▶ **연습 문제 지시**: 아래 항목 전체를 줄마다 문자열 하나가 대응하는 JSON 리스트로 정리하시오. 빈 줄은 넣지 마시오.

(데이터셋에 수록된 항목)
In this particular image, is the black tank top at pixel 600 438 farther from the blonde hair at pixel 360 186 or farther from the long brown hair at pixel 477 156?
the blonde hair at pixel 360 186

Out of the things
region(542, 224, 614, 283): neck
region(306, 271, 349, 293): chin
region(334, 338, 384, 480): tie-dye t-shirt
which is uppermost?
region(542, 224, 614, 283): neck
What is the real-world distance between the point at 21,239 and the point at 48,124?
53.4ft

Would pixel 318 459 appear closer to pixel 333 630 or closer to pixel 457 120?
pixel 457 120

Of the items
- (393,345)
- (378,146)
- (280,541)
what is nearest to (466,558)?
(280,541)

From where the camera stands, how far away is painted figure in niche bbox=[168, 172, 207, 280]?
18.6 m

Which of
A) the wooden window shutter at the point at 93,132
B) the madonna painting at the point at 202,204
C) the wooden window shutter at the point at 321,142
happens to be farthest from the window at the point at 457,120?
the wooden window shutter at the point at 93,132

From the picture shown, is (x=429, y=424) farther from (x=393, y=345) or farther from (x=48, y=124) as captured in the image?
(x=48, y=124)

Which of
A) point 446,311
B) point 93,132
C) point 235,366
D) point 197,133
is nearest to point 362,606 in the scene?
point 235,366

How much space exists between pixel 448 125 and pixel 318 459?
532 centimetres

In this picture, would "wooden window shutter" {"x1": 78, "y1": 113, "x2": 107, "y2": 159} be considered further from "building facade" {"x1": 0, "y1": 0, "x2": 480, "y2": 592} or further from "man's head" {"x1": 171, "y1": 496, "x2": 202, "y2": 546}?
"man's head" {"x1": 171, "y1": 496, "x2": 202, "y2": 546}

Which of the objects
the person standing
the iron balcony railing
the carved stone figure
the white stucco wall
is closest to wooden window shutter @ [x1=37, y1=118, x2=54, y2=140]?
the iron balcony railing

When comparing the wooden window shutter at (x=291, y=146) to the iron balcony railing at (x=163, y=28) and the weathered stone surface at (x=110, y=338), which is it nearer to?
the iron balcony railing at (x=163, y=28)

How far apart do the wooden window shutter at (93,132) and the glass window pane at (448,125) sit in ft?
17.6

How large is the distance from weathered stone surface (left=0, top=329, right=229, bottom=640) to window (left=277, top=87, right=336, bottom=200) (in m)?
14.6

▶ **과제 답안**:
[
  "In this particular image, is the black tank top at pixel 600 438 farther from the blonde hair at pixel 360 186 or farther from the long brown hair at pixel 477 156?",
  "the blonde hair at pixel 360 186",
  "Out of the things",
  "region(542, 224, 614, 283): neck",
  "region(306, 271, 349, 293): chin",
  "region(334, 338, 384, 480): tie-dye t-shirt",
  "which is uppermost?",
  "region(542, 224, 614, 283): neck",
  "What is the real-world distance between the point at 21,239 and the point at 48,124?",
  "53.4ft",
  "Would pixel 318 459 appear closer to pixel 333 630 or closer to pixel 457 120?",
  "pixel 457 120",
  "Of the items",
  "- (393,345)",
  "- (378,146)",
  "- (280,541)",
  "what is nearest to (466,558)?",
  "(280,541)",
  "From where the camera stands, how far away is painted figure in niche bbox=[168, 172, 207, 280]?",
  "18.6 m",
  "Which of",
  "A) the wooden window shutter at the point at 93,132",
  "B) the madonna painting at the point at 202,204",
  "C) the wooden window shutter at the point at 321,142",
  "happens to be farthest from the window at the point at 457,120?",
  "the wooden window shutter at the point at 93,132",
  "From the picture shown, is (x=429, y=424) farther from (x=393, y=345) or farther from (x=48, y=124) as captured in the image?",
  "(x=48, y=124)",
  "Which of",
  "A) point 446,311",
  "B) point 93,132",
  "C) point 235,366",
  "D) point 197,133",
  "is nearest to point 362,606 in the scene?",
  "point 235,366",
  "How much space exists between pixel 448 125 and pixel 318 459?",
  "532 centimetres",
  "In this picture, would \"wooden window shutter\" {\"x1\": 78, \"y1\": 113, \"x2\": 107, \"y2\": 159} be considered further from \"building facade\" {\"x1\": 0, \"y1\": 0, \"x2\": 480, \"y2\": 592} or further from \"man's head\" {\"x1\": 171, \"y1\": 496, \"x2\": 202, \"y2\": 546}?",
  "\"man's head\" {\"x1\": 171, \"y1\": 496, \"x2\": 202, \"y2\": 546}",
  "Which of the objects",
  "the person standing",
  "the iron balcony railing",
  "the carved stone figure",
  "the white stucco wall",
  "is closest to wooden window shutter @ [x1=37, y1=118, x2=54, y2=140]?",
  "the iron balcony railing",
  "When comparing the wooden window shutter at (x=291, y=146) to the iron balcony railing at (x=163, y=28) and the weathered stone surface at (x=110, y=338), which is it nearer to?",
  "the iron balcony railing at (x=163, y=28)",
  "How far apart do the wooden window shutter at (93,132) and the glass window pane at (448,125) sit in ft?",
  "17.6",
  "How large is the distance from weathered stone surface (left=0, top=329, right=229, bottom=640) to window (left=277, top=87, right=336, bottom=200) (in m)?",
  "14.6"
]